Tagrid Saadi, a convicted terrorist, told the High Court Sunday that she will be dropping out of the municipal race in the northern Arab town of Sakhnin.
Earlier, the court heard a motion by the Movement for the Quality of Government (MQG) to have Saadi struck from the Hadash party's list for municipal elections on grounds of previous terror affiliation.
Saadi, who holds Israeli citizenship, was convicted of aiding an enemy agent and conspiring with terror elements in connection with a 2002 terror attack on Jerusalem's Mahane Yehuda marketplace. She had been in touch, through the internet, with the planners of the attack which made use of a female bomber and killed six people. Saadi assisted them in getting the bomber into pre-1967 Israel.
She was released from jail in January of this year after serving six years and greeted by festivities in her hometown. It was this reaction that led her to enter politics, she said.
The MQG demanded she be removed from the Hadash list, and asked the court to order the Sakhnin municipality to postpone the elections, which are scheduled for November 11.
MQG pointed out that a clause in the elections law prevents those sentenced to more than three months in prison from running for public office in the seven years after their release.
False affidavit
The State Prosecutor's Office told the court that Saadi had filed a false declaration with the Municipal Elections Committee, in which she hid the fact that her record disqualifies her from taking part in the race for city council. A judge hearing the petition said that if this was known at the time the party lists were submitted, the whole list on which Saadi ran could have been disqualified.

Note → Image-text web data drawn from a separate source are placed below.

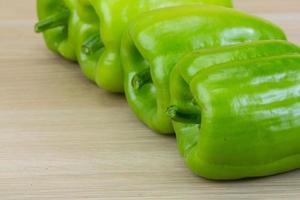 Green pepper on wooden background photo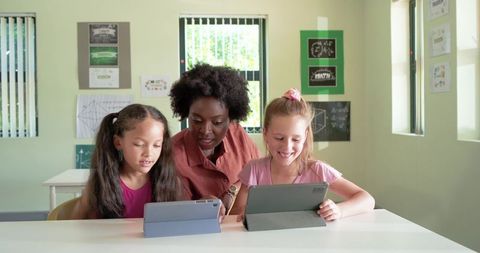 African American Teacher Guiding Two Elementary Girls Using Tablets in Bright Classroom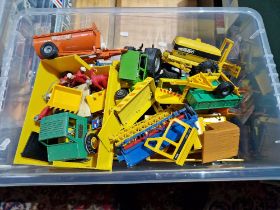 A Box of Britains die cast agricultural vehicles, accessories and figures.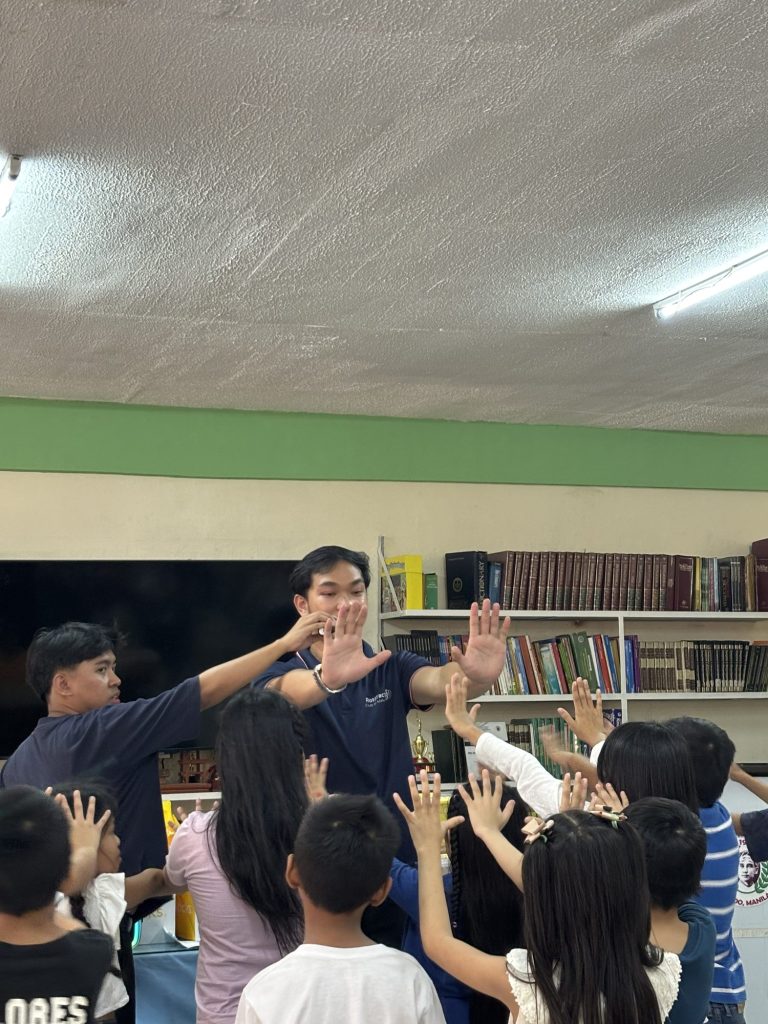 Grade 3 learners raise their hands eagerly during a reading session in the school library.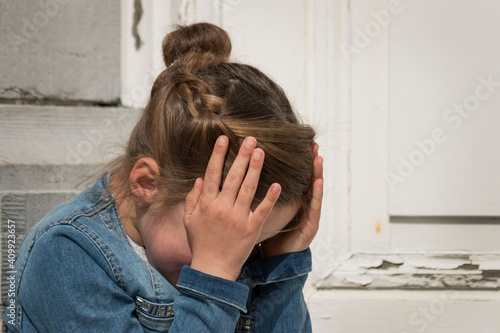 Image of a young exasperated girl with her head in her hands. photo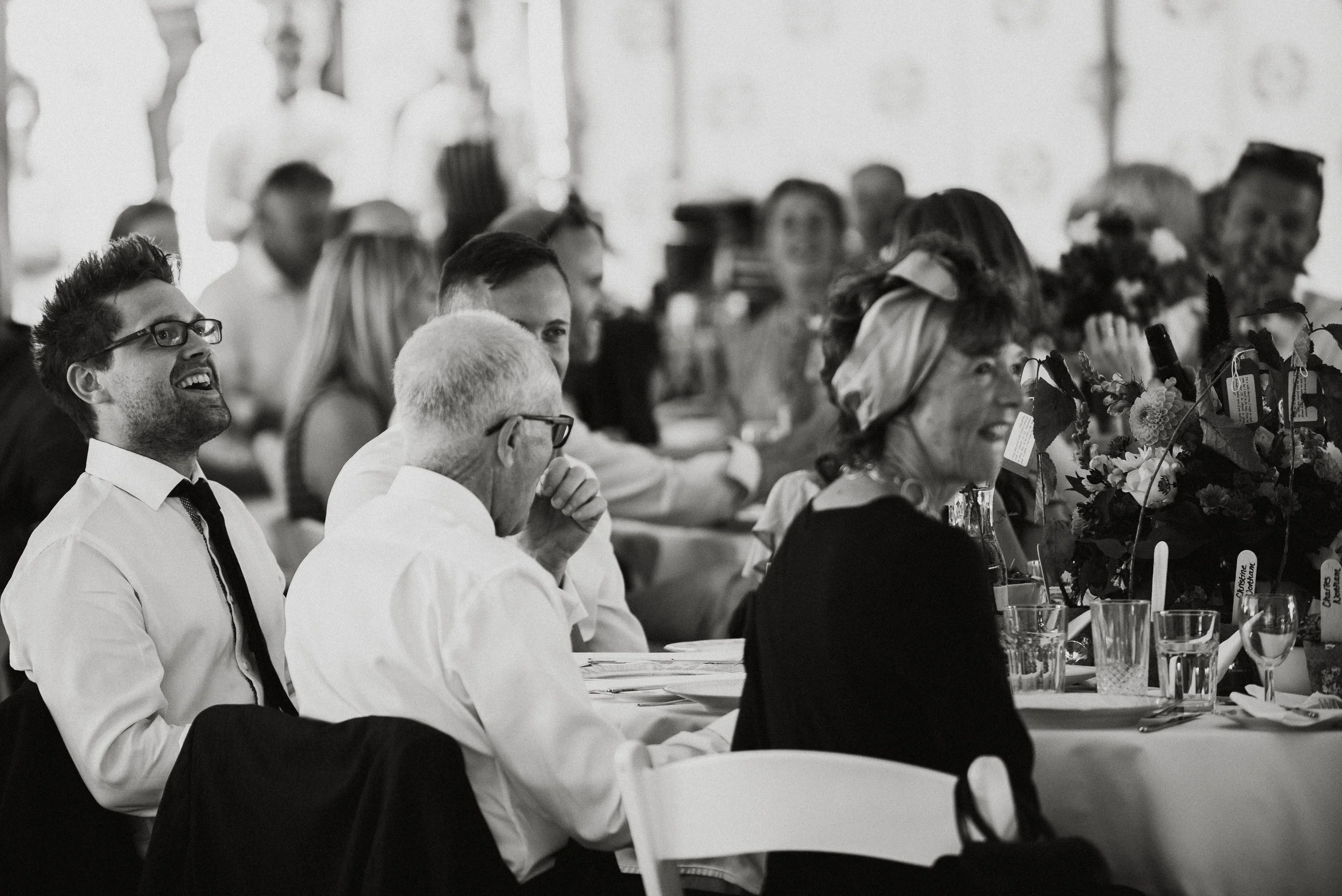 A group of people sitting at a long table, smiling and laughing during a social gathering or celebration, with floral centerpieces and glasses on the table.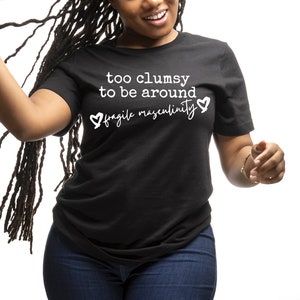 Peut inclure: Un t-shirt noir avec un texte blanc qui dit "trop maladroit pour être autour de la masculinité fragile" avec un symbole de cœur de chaque côté du texte.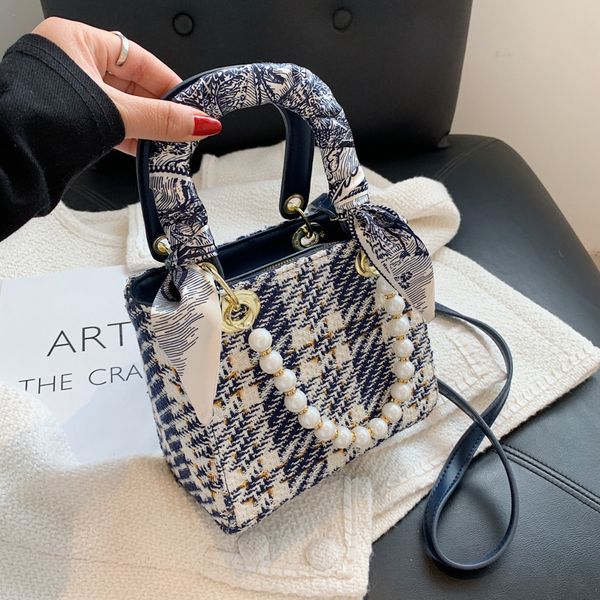 design jewelry bag women summer new fashion woolen plaid portable princess women's net red texture pearl diagonal bag
design jewelry bag women summer new fashion woolen plaid portable princess women's net red texture pearl diagonal bag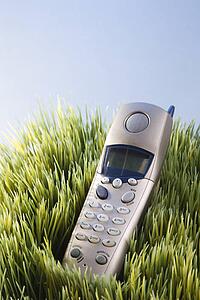 Studio shot of landline telephone placed in grass
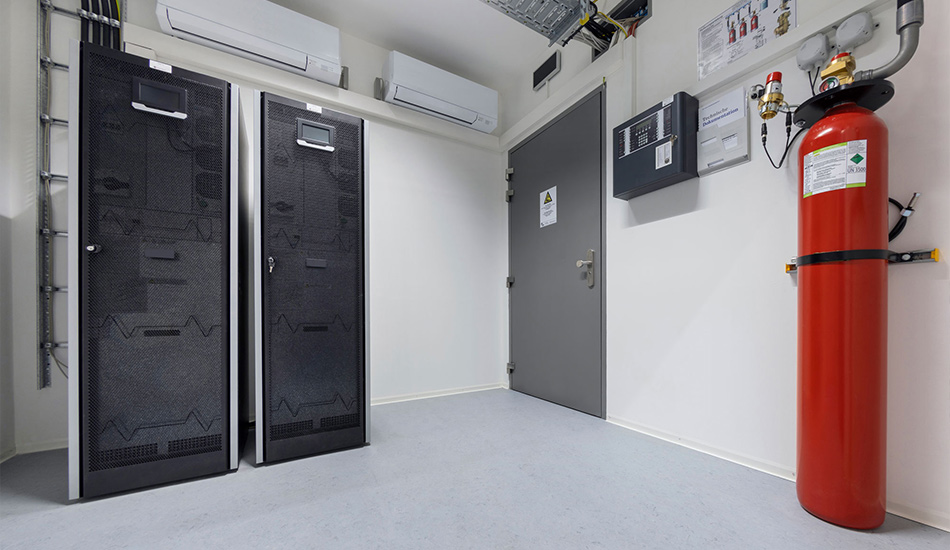 2 Plug and Play Container in Schwarz. Daneben Sicherheitstür, Messgeräte und ein Feuerlöscher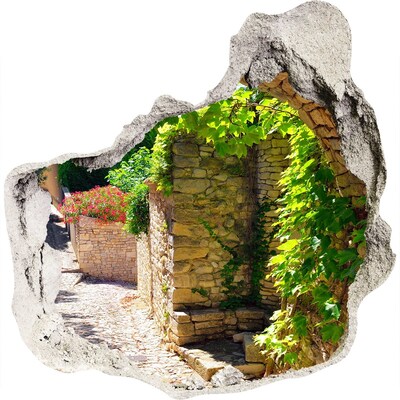 Adesivo effetto buco nel muro Una strada verdeggiante in città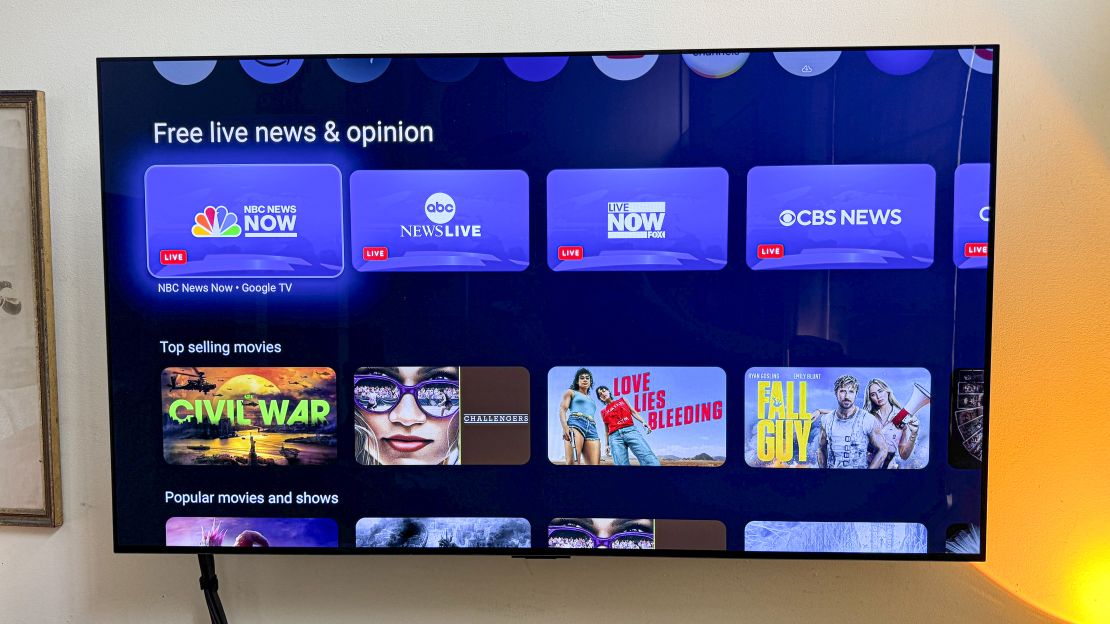 A tv plugged into an Onn 4K Pro shows two rows: Free live news & opinion and top selling movies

The false affidavit was discovered and leaked to the press less than two weeks before the election date. The State said it saw no reason to postpone the elections in Sakhnin, and suggested that the court declare Saadi's bid null and void, thus preventing her from serving on the city council even if elected. It told the court that "postponing the Sakhnin elections would do more harm than the possible election of a woman whose candidacy would be made irrelevant."
Saadi initially filed a motion to quash MQG's petition, explaining that once she had been approved as a candidate, her bid could not be contested, but eventually decided to concede.